# Content
This notebook experiments with different file formats (uncompressed and compressed) methods for rgb input (should be the same for lidar) for saving preprocessed data to disk. <br>
--> Result: use .npy (uncompressed: big but very fast to load) or .npz (compressed: smaller but slower to load)

In [1]:
import sys
sys.path.append("..")
from dataset import CARLADataset
from data_preprocessing import preprocessing
from torch.utils.data import DataLoader
from torchvision import transforms
import numpy as np
import torch
import os
import pandas as pd
import matplotlib.pyplot as plt
from zipfile import ZipFile, ZIP_DEFLATED
import zipfile
import shutil
import tarfile
from utils import train_test_split, create_metadata_df

from tqdm import tqdm

  from .autonotebook import tqdm as notebook_tqdm


## Preprocess rgb files and save them as zipped/compressed torch tensors to disk

In [2]:
def compress_file(path_source, path_destination):
   path_pwd = os.getcwd()
   directory, file_name = os.path.split(path_source)
   file_name_zip = file_name + ".zip"
   os.chdir(directory)
   with ZipFile(file_name_zip, 'w', ZIP_DEFLATED) as zip:
      zip.write(file_name)
   os.chdir(path_pwd)
   # old_file = os.path.join(directory, file_name_zip)
   # shutil.copy(old_file, path_destination)
   # os.remove(old_file)

In [3]:
def extract_file(file_path):
    path_pwd = os.getcwd()
    directory, file_name = os.path.split(file_path)
    file_name_zip = file_name + ".zip"
    os.chdir(directory)


    with ZipFile(file_name, 'r') as zip:
        #file_name = os.path.splitext(path_source)[0].split(os.sep)[-1]
        # zip.extract(file_name, path_destination)
        zip.extractall() # path=path_destination
    
    os.chdir(path_pwd)

In [4]:
# "../../input/dataset-ege-1/Dataset Ege 1"

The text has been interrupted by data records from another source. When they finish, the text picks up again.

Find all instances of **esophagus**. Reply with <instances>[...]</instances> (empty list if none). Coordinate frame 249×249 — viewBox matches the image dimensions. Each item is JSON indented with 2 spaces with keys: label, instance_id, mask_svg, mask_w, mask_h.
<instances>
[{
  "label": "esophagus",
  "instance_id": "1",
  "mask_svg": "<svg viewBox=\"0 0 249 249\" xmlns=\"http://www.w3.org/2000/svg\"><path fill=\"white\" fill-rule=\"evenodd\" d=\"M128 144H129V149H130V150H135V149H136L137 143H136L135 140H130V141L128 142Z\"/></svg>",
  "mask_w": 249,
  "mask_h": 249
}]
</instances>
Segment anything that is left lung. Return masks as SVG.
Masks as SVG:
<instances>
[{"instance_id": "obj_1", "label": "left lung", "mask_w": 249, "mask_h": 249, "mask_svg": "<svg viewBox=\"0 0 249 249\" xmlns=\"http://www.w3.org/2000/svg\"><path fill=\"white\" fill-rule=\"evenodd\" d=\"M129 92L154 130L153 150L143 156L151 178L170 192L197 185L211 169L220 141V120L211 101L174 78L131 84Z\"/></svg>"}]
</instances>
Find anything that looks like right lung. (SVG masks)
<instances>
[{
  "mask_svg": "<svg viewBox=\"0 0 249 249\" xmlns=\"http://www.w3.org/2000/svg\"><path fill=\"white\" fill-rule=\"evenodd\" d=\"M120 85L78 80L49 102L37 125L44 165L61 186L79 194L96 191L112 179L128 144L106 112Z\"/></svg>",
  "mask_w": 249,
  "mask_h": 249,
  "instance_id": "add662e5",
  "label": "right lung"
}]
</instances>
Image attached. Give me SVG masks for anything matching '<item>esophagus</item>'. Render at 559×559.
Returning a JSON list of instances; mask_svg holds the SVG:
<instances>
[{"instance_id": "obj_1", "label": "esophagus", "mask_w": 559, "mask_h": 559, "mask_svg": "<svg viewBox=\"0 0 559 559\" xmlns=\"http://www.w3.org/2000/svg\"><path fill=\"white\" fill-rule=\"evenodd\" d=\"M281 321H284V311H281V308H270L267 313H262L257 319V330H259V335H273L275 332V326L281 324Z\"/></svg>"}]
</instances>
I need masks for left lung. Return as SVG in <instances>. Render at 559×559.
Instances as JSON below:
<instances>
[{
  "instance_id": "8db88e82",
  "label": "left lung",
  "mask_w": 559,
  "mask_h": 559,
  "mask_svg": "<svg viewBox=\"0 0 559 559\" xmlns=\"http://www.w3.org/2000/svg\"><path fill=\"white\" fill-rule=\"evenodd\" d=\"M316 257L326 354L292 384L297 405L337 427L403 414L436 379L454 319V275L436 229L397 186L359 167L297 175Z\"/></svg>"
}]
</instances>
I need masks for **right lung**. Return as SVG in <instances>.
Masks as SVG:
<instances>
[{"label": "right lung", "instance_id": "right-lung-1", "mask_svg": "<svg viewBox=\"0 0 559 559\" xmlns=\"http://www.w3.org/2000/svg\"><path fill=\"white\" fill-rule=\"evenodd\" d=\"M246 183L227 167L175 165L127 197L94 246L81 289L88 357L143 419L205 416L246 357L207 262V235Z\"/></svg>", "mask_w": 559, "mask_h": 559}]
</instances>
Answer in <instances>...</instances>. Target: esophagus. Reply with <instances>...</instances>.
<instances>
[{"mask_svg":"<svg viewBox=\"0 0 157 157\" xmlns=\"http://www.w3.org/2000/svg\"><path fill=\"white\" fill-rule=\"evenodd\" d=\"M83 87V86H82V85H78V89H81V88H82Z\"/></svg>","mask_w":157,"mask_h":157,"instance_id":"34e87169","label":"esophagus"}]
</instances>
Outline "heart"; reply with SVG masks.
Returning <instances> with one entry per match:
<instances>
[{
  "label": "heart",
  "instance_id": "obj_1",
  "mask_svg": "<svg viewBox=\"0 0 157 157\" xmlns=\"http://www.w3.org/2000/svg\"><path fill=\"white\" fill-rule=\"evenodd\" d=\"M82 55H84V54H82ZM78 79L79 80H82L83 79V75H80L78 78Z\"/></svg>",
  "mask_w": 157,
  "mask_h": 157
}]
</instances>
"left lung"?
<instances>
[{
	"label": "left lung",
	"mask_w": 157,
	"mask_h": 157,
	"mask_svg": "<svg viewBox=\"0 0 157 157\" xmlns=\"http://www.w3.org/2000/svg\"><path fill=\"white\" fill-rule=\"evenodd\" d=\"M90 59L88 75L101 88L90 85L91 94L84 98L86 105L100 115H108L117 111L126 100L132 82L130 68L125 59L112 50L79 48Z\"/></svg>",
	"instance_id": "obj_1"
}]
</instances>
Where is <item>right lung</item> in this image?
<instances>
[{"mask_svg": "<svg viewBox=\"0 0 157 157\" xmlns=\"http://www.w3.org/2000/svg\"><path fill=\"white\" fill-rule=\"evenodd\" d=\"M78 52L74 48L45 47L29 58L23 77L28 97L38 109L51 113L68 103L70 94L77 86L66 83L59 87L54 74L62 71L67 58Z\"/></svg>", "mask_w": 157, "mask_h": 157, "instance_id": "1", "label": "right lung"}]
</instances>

path_data = os.path.join("..", "..", "data", "data")

config = {"used_inputs": ["rgb","measurements"], 
        "used_measurements": ["speed", "steer", "throttle", "brake", "command"],
        "seq_len": 1
        }

df_meta_data = create_metadata_df(path_data, config["used_inputs"])

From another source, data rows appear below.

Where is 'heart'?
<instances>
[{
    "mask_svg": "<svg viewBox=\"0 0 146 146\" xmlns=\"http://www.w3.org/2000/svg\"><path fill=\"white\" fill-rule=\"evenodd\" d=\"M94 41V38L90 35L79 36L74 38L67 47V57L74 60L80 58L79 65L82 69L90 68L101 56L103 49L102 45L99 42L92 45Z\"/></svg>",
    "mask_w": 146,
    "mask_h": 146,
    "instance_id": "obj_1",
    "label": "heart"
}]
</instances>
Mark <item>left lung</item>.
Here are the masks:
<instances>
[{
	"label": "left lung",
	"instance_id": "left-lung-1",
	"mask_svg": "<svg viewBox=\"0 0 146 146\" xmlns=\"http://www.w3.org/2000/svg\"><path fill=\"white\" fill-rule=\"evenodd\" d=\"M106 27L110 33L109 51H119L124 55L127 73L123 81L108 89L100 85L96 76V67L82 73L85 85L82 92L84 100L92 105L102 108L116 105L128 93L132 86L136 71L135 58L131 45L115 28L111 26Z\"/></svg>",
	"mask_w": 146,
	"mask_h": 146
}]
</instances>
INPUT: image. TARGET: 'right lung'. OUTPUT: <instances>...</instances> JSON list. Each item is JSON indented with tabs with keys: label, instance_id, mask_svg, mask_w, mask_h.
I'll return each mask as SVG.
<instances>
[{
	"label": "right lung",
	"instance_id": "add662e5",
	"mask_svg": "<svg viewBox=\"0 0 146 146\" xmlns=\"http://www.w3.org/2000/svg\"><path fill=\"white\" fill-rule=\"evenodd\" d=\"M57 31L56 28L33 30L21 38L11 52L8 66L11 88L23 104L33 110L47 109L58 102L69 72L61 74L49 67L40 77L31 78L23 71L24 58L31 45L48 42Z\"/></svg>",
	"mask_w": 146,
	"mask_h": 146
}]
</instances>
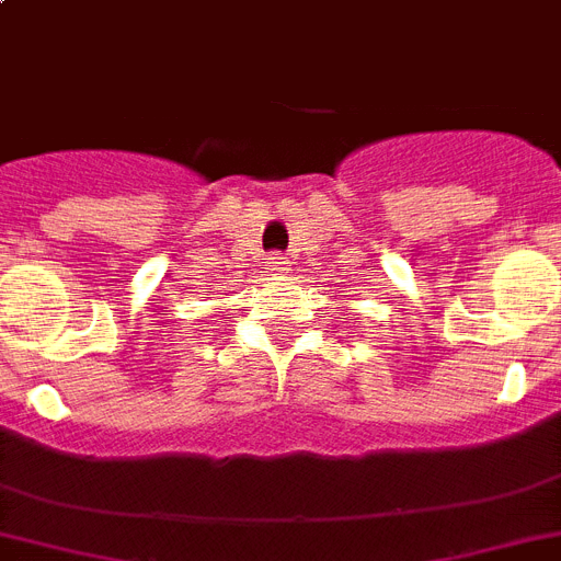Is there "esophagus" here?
Masks as SVG:
<instances>
[{
  "label": "esophagus",
  "instance_id": "1",
  "mask_svg": "<svg viewBox=\"0 0 561 561\" xmlns=\"http://www.w3.org/2000/svg\"><path fill=\"white\" fill-rule=\"evenodd\" d=\"M290 262H287V256H282V253H271V260H267V267L274 271V274H285V271H290Z\"/></svg>",
  "mask_w": 561,
  "mask_h": 561
}]
</instances>
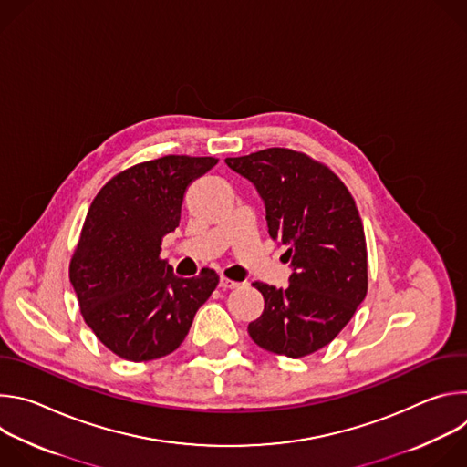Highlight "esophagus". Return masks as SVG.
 <instances>
[{"label":"esophagus","mask_w":467,"mask_h":467,"mask_svg":"<svg viewBox=\"0 0 467 467\" xmlns=\"http://www.w3.org/2000/svg\"><path fill=\"white\" fill-rule=\"evenodd\" d=\"M240 283H236V281H231V279H227V277H222L220 279V286L223 288V290H231V288H236Z\"/></svg>","instance_id":"34e87169"}]
</instances>
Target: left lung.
I'll use <instances>...</instances> for the list:
<instances>
[{"instance_id":"8db88e82","label":"left lung","mask_w":467,"mask_h":467,"mask_svg":"<svg viewBox=\"0 0 467 467\" xmlns=\"http://www.w3.org/2000/svg\"><path fill=\"white\" fill-rule=\"evenodd\" d=\"M265 205L268 233L288 247V288L254 281L264 312L247 332L262 349L301 358L335 340L368 294V247L355 199L323 162L288 148L225 159Z\"/></svg>"}]
</instances>
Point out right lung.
Masks as SVG:
<instances>
[{"label": "right lung", "instance_id": "obj_1", "mask_svg": "<svg viewBox=\"0 0 467 467\" xmlns=\"http://www.w3.org/2000/svg\"><path fill=\"white\" fill-rule=\"evenodd\" d=\"M214 157L166 155L116 173L94 197L70 260V283L85 323L119 358L148 362L173 353L220 277L203 268L181 279L161 258L188 184Z\"/></svg>", "mask_w": 467, "mask_h": 467}]
</instances>
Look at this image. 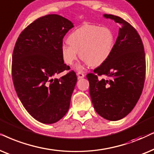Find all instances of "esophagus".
<instances>
[{
    "label": "esophagus",
    "instance_id": "esophagus-1",
    "mask_svg": "<svg viewBox=\"0 0 154 154\" xmlns=\"http://www.w3.org/2000/svg\"><path fill=\"white\" fill-rule=\"evenodd\" d=\"M77 77H78V79H82L85 77V75H84V73L82 72H77Z\"/></svg>",
    "mask_w": 154,
    "mask_h": 154
}]
</instances>
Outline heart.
Returning <instances> with one entry per match:
<instances>
[{
    "instance_id": "b5f03b06",
    "label": "heart",
    "mask_w": 154,
    "mask_h": 154,
    "mask_svg": "<svg viewBox=\"0 0 154 154\" xmlns=\"http://www.w3.org/2000/svg\"><path fill=\"white\" fill-rule=\"evenodd\" d=\"M68 44L61 46L60 52L65 64L72 65L79 56L91 67L103 65L111 56L115 36L107 26L85 25L73 31L67 37ZM81 65L77 69H82Z\"/></svg>"
}]
</instances>
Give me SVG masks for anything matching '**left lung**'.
Listing matches in <instances>:
<instances>
[{"label": "left lung", "instance_id": "obj_1", "mask_svg": "<svg viewBox=\"0 0 154 154\" xmlns=\"http://www.w3.org/2000/svg\"><path fill=\"white\" fill-rule=\"evenodd\" d=\"M120 25L111 56L87 75L89 94L96 112L116 121L132 111L140 98L146 75L142 41L137 30L121 17L105 14ZM103 75L106 79H98Z\"/></svg>", "mask_w": 154, "mask_h": 154}]
</instances>
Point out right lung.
<instances>
[{
    "mask_svg": "<svg viewBox=\"0 0 154 154\" xmlns=\"http://www.w3.org/2000/svg\"><path fill=\"white\" fill-rule=\"evenodd\" d=\"M74 26L71 21L52 14L38 18L21 32L13 53L12 77L16 93L29 113L38 122L53 124L68 111L77 75L70 71L60 48L63 38Z\"/></svg>",
    "mask_w": 154,
    "mask_h": 154,
    "instance_id": "right-lung-1",
    "label": "right lung"
}]
</instances>
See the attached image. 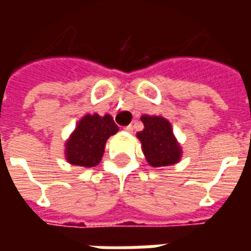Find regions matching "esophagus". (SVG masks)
Segmentation results:
<instances>
[{
    "label": "esophagus",
    "mask_w": 251,
    "mask_h": 251,
    "mask_svg": "<svg viewBox=\"0 0 251 251\" xmlns=\"http://www.w3.org/2000/svg\"><path fill=\"white\" fill-rule=\"evenodd\" d=\"M124 130L127 131V133H133V126H131V125L125 126V127H124Z\"/></svg>",
    "instance_id": "34e87169"
}]
</instances>
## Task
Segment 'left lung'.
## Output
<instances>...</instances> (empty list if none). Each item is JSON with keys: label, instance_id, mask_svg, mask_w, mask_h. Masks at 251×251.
Segmentation results:
<instances>
[{"label": "left lung", "instance_id": "obj_1", "mask_svg": "<svg viewBox=\"0 0 251 251\" xmlns=\"http://www.w3.org/2000/svg\"><path fill=\"white\" fill-rule=\"evenodd\" d=\"M144 130L137 137L141 141L142 152L149 165L154 168L168 167L180 161L181 148L174 136L172 126L168 120L157 115H142Z\"/></svg>", "mask_w": 251, "mask_h": 251}]
</instances>
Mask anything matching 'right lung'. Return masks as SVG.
<instances>
[{
    "label": "right lung",
    "instance_id": "1",
    "mask_svg": "<svg viewBox=\"0 0 251 251\" xmlns=\"http://www.w3.org/2000/svg\"><path fill=\"white\" fill-rule=\"evenodd\" d=\"M117 131L118 126L111 115H84L66 142L67 161L86 168L98 165L103 156L107 138Z\"/></svg>",
    "mask_w": 251,
    "mask_h": 251
}]
</instances>
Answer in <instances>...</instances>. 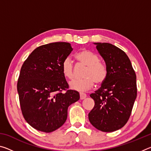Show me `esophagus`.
<instances>
[{
    "label": "esophagus",
    "mask_w": 151,
    "mask_h": 151,
    "mask_svg": "<svg viewBox=\"0 0 151 151\" xmlns=\"http://www.w3.org/2000/svg\"><path fill=\"white\" fill-rule=\"evenodd\" d=\"M86 97V94L84 93H80V99L81 100H83Z\"/></svg>",
    "instance_id": "1"
}]
</instances>
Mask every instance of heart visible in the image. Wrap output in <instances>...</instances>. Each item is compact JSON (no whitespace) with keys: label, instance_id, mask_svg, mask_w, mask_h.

dataset = CARLADataset(root_dir=path_data, df_meta_data=df_meta_data, config=config)


batch_size = 64

In [27]:
df_meta = dataset.df_meta_data
for idx in tqdm(range(len(df_meta))):
    dir_name_zip = os.path.join(df_meta.iloc[idx]["dir"], "rgb_prep_zip")
    if not os.path.exists(dir_name_zip):
        os.makedirs(dir_name_zip)
    path = os.path.join(df_meta.iloc[idx][0], "rgb", df_meta.iloc[idx][1])
    img_np = dataset.load_data_from_path(path)
    img_torch = torch.Tensor(img_np)
    img_torch_prep = preprocessing["rgb"](img_torch)
    filename_torch = os.path.join(dir_name_zip, f"{df_meta.iloc[idx]['rgb'].split('.')[0]}.pt")
    torch.save(img_torch_prep, filename_torch)
    compress_file(filename_torch, dir_name_zip)
    os.remove(filename_torch)

100%|██████████| 217/217 [00:22<00:00,  9.68it/s]


In [38]:
# save npy/ npz
df_meta = dataset.df_meta_data
for idx in tqdm(range(len(df_meta))):
    path_parts = dataset.df_meta_data["dir"][idx].split(os.sep)
    path_parts[2] += "_prep"
    dir_name_zip = os.path.join(*path_parts, "rgb")
    if not os.path.exists(dir_name_zip):
        os.makedirs(dir_name_zip)
        shutil.copytree(os.path.join(dataset.df_meta_data["dir"][idx], "measurements"), os.path.join(*path_parts, "measurements"))
    path = os.path.join(df_meta.iloc[idx][0], "rgb", df_meta.iloc[idx][1])
    img_np = dataset.load_data_from_path(path)
    img_torch = torch.Tensor(img_np)
    img_torch_prep = preprocessing["rgb"](img_torch)
    img_np_prep = img_torch_prep.numpy()
    filename_np = os.path.join(dir_name_zip, f"{df_meta.iloc[idx]['rgb'].split('.')[0]}.npy")
    # torch.save(img_torch_prep, filename_torch)
    with open(filename_np, 'wb') as f:
        np.save(f, img_np)
        # np.savez_compressed(f, img_np)

100%|██████████| 258866/258866 [47:20<00:00, 91.14it/s] 


In [23]:
dataset.get_statistics()

Unnamed: 0,rgb_in_GB,measurements_in_GB,time_hours
0,55.926342,1.138127,35.953611


## Preprocess rgb files and save them (high storage demand)

In [28]:
df_meta = dataset.df_meta_data
for idx in tqdm(range(len(df_meta))):
    dir_name_zip = os.path.join(df_meta.iloc[idx]["dir"], "rgb_prep")
    if not os.path.exists(dir_name_zip):
        os.makedirs(dir_name_zip)
    path = os.path.join(df_meta.iloc[idx][0], "rgb", df_meta.iloc[idx][1])
    img_np = dataset.load_data_from_path(path)
    img_torch = torch.Tensor(img_np)
    img_torch_prep = preprocessing["rgb"](img_torch)
    filename_torch = os.path.join(dir_name_zip, f"{df_meta.iloc[idx]['rgb'].split('.')[0]}.pt")
    torch.save(img_torch_prep, filename_torch)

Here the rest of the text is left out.